Let Nikki shake the lefties and let Ivanka BS the UN to death!https://t.co/hLK5x80yqA via @BreitbartNews@nikkihaley @StateDept @IvankaTrump @realDonaldTrump

— Carla Chamorro (@CarlaChamorros) November 25, 2017

The idea of Ivanka as ambassador was first floated in a New York Times piece that suggested the first daughter would be given the UN ambassadorship as a consolation prize if she and her husband Jared Kushner were driven out of the White House's sphere of influence. This would take place, the piece postulated, if current UN ambassador Nikki Haley took over the State Department for the beleaguered Secretary of State Rex Tillerson.

White House aides reportedly denied that the idea had ever been seriously proposed, and the author of Monday's op-ed later informed Newsweek that his piece was meant to be satirical. But many readers and internet commentators took the news seriously, and some even threw their weight behind Ivanka's candidateship.

Meanwhile, the mere idea of Ivanka as UN ambassador raised some important questions about whether Americans have become too accustomed to the nepotism in the White House and what skills a UN ambassador actually needs.

"The fact that it's a rumor that someone could find plausibility behind, it speaks to the uniqueness with which this president is addressing foreign policy more broadly. If there was a situation in which [Ivanka] was a cabinet member or ambassador, it would be unprecedented in history because her access to the president would be far greater than any previous U.N. ambassador," Mark Goldberg, editor of the website UN Dispatch, told Newsweek.

For now, Haley appears to have a good working relationship with the UN secretary general and her foreign colleagues, and she has earned the respect of people in the White House.
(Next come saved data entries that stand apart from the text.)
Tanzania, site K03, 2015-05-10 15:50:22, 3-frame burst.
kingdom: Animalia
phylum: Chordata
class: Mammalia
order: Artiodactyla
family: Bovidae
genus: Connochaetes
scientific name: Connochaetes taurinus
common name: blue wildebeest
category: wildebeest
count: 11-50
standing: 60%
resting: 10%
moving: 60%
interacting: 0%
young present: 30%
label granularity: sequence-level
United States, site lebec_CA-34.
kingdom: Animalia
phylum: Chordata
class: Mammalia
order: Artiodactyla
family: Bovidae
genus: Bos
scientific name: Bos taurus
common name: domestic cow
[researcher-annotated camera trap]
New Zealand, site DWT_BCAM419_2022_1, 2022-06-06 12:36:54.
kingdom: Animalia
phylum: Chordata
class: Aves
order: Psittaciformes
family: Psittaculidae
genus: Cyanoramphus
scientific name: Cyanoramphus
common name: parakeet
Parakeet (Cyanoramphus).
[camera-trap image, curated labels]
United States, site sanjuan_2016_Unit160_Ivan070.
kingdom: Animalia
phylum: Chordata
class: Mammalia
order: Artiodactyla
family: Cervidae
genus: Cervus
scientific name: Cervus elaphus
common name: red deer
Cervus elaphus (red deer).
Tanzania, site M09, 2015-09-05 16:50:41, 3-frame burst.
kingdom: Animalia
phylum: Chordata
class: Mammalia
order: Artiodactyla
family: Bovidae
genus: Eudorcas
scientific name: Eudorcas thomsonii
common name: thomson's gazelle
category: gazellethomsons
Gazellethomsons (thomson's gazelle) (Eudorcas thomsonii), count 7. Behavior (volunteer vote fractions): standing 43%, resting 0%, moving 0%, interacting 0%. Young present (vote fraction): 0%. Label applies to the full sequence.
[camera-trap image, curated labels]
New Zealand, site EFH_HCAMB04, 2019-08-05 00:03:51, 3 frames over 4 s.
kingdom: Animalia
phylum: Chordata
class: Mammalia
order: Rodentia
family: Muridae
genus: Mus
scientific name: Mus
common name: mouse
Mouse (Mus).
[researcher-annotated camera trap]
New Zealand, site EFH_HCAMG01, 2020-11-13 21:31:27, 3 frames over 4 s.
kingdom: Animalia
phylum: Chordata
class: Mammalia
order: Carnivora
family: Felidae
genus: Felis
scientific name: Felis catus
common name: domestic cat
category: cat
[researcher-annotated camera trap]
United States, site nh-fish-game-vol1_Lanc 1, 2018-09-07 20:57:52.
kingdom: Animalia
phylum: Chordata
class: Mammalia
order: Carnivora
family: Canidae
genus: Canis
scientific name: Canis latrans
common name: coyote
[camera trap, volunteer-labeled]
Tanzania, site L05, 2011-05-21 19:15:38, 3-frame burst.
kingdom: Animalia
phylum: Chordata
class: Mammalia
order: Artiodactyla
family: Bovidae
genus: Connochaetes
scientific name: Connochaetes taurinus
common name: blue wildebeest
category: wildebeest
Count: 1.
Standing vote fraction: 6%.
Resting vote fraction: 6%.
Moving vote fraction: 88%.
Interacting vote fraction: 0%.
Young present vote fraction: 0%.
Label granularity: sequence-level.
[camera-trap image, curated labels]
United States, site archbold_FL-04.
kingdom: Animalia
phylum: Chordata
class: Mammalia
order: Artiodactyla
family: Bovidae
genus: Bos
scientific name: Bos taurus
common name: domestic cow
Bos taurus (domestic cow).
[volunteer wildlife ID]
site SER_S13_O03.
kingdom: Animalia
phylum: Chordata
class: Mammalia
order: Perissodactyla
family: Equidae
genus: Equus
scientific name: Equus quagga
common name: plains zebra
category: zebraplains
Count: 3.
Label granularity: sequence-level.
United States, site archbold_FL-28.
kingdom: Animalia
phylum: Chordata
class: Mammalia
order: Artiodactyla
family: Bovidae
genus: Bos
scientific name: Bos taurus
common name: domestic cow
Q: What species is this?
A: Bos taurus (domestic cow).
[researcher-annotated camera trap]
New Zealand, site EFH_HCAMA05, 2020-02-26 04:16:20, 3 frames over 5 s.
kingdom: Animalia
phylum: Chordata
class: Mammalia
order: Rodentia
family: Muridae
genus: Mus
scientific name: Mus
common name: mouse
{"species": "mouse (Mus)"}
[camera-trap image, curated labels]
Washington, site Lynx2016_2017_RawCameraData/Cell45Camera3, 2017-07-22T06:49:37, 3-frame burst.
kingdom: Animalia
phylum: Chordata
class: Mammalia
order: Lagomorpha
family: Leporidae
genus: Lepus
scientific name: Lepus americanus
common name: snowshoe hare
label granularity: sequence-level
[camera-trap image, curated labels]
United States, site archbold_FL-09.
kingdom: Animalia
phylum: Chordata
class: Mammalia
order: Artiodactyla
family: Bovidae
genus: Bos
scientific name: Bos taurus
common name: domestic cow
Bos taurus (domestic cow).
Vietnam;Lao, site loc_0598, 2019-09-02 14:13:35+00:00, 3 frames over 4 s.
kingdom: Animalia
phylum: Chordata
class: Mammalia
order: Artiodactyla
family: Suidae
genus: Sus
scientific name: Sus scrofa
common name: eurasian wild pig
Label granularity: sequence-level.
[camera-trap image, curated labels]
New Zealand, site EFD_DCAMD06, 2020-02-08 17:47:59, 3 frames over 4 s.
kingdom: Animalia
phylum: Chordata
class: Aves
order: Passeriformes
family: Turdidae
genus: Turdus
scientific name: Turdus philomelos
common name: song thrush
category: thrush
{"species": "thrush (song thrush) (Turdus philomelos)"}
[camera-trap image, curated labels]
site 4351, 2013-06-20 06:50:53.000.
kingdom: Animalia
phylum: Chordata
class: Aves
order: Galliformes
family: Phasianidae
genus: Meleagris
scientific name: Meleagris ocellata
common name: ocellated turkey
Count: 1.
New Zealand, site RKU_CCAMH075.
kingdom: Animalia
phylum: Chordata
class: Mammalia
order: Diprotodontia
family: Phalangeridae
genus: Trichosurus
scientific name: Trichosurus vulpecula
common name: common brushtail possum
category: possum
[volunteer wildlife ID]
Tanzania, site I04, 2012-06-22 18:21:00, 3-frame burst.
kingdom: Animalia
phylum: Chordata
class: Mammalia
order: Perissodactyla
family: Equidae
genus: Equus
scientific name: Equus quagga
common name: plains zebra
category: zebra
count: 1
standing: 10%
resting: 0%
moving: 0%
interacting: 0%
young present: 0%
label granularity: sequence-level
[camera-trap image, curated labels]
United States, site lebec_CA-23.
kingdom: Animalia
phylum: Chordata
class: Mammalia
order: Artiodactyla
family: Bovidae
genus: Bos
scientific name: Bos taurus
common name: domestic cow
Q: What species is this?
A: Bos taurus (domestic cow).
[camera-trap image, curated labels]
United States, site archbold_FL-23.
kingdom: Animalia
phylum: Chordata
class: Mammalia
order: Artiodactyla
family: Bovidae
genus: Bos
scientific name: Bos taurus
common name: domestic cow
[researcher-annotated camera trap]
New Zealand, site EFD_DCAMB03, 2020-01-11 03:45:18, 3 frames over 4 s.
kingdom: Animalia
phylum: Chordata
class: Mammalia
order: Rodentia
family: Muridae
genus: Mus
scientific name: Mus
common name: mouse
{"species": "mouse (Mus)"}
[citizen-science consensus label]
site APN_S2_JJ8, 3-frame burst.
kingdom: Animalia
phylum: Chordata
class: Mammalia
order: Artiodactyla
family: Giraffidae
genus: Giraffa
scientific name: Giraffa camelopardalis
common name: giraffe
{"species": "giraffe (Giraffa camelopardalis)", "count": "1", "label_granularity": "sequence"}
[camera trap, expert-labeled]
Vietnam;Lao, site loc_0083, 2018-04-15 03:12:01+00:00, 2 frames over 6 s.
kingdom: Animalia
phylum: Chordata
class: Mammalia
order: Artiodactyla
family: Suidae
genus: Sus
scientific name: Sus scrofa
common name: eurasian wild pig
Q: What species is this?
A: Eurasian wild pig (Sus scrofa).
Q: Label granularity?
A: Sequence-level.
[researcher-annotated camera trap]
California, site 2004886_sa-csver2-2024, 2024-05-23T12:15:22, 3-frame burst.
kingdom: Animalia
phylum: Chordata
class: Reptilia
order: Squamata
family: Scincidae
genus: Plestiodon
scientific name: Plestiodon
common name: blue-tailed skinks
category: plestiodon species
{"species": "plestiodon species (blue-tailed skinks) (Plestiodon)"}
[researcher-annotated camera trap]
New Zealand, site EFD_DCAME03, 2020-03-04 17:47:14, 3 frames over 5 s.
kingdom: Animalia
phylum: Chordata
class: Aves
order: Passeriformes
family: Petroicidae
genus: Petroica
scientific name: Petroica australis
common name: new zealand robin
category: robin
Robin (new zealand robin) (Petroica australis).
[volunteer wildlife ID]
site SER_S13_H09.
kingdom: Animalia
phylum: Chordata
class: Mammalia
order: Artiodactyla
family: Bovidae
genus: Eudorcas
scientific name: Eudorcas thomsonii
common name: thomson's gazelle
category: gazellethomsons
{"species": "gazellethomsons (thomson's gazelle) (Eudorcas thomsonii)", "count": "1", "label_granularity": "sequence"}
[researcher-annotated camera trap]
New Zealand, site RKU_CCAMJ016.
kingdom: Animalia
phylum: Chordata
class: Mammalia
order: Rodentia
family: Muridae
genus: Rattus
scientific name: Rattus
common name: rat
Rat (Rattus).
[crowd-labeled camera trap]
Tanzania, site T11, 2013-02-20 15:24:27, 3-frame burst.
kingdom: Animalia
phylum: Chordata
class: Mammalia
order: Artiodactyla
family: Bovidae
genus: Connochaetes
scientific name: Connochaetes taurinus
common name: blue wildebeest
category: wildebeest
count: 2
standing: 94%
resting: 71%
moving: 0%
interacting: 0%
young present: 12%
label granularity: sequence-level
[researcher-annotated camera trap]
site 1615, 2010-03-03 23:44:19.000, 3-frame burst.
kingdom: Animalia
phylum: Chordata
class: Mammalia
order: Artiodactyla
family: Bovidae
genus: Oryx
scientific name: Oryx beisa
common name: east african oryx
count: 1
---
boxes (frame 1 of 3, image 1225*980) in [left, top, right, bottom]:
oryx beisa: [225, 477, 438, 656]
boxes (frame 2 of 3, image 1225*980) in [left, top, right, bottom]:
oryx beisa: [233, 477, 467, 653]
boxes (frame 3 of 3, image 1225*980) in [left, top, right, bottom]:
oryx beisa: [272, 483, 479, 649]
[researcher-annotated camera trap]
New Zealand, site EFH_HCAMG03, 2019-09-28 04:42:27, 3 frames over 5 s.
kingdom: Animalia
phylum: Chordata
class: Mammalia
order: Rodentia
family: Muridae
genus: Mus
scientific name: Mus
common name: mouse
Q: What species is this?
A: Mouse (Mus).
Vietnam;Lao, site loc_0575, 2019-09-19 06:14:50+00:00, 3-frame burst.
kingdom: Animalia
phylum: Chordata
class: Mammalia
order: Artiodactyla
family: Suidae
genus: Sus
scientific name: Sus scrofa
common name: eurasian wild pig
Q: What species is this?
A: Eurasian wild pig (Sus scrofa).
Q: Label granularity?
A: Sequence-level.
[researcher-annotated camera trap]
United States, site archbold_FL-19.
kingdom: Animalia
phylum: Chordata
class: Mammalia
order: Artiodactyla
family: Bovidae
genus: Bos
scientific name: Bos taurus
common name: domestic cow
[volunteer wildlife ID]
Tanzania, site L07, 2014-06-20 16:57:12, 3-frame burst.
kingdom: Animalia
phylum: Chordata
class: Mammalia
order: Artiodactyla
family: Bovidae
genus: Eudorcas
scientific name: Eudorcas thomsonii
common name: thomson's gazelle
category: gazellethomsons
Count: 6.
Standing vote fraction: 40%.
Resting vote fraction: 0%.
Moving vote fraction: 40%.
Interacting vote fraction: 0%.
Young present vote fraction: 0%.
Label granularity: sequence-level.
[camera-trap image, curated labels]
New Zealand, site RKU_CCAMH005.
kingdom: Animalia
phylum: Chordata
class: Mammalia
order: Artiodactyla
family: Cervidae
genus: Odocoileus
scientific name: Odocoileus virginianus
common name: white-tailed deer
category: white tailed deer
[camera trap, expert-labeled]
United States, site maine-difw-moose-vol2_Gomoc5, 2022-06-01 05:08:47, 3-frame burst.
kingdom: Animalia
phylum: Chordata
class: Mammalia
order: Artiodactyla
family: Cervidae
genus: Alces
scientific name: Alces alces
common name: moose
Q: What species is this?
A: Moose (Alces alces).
Many UN watchers were concerned when Haley, a former governor of South Carolina, was first nominated for the ambassadorship, and experts were quick to point out that she had no foreign policy experience. But insiders say she has mastered the relevant issues quickly. It's unclear whether Ivanka possess the skills that would make her as effective an ambassador as Haley.

"I think you need to have a degree of political acumen [to be UN ambassador], which is something Nikki Haley certainly possesses," Goldberg told Newsweek. "She showed you can make up in political acumen what you lack in foreign policy experience. She is an effective interlocutor between Washington and the UN. Ivanka hasn't had a position that requires those skills."

This was apparently one of the points Gowan hoped to make when suggesting that Ivanka should apply to replace Haley, "just for the fun of it."

"The piece was meant to be satirical, although smuggling in a few serious thoughts about why Haley actually is a good ambassador," Gowan told Newsweek. "But perhaps I played it too straight?"